Transcribe each of the items below verbatim, reproducing every line without alteration.

▶ **Items**:
● ● ● ● ●

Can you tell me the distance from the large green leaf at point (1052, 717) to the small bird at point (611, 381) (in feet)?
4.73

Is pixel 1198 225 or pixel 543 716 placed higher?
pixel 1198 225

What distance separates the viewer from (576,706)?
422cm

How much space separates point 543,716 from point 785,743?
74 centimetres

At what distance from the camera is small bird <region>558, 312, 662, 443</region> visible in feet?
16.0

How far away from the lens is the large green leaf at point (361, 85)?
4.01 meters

● ● ● ● ●

▶ **In response**:
Can you tell me the distance from the large green leaf at point (1052, 717) to the small bird at point (611, 381) (in feet)?
4.73

Is pixel 1198 225 or pixel 543 716 placed higher?
pixel 1198 225

What distance separates the viewer from (576,706)?
422cm

How much space separates point 543,716 from point 785,743?
74 centimetres

At what distance from the camera is small bird <region>558, 312, 662, 443</region> visible in feet?
16.0

How far away from the lens is the large green leaf at point (361, 85)?
4.01 meters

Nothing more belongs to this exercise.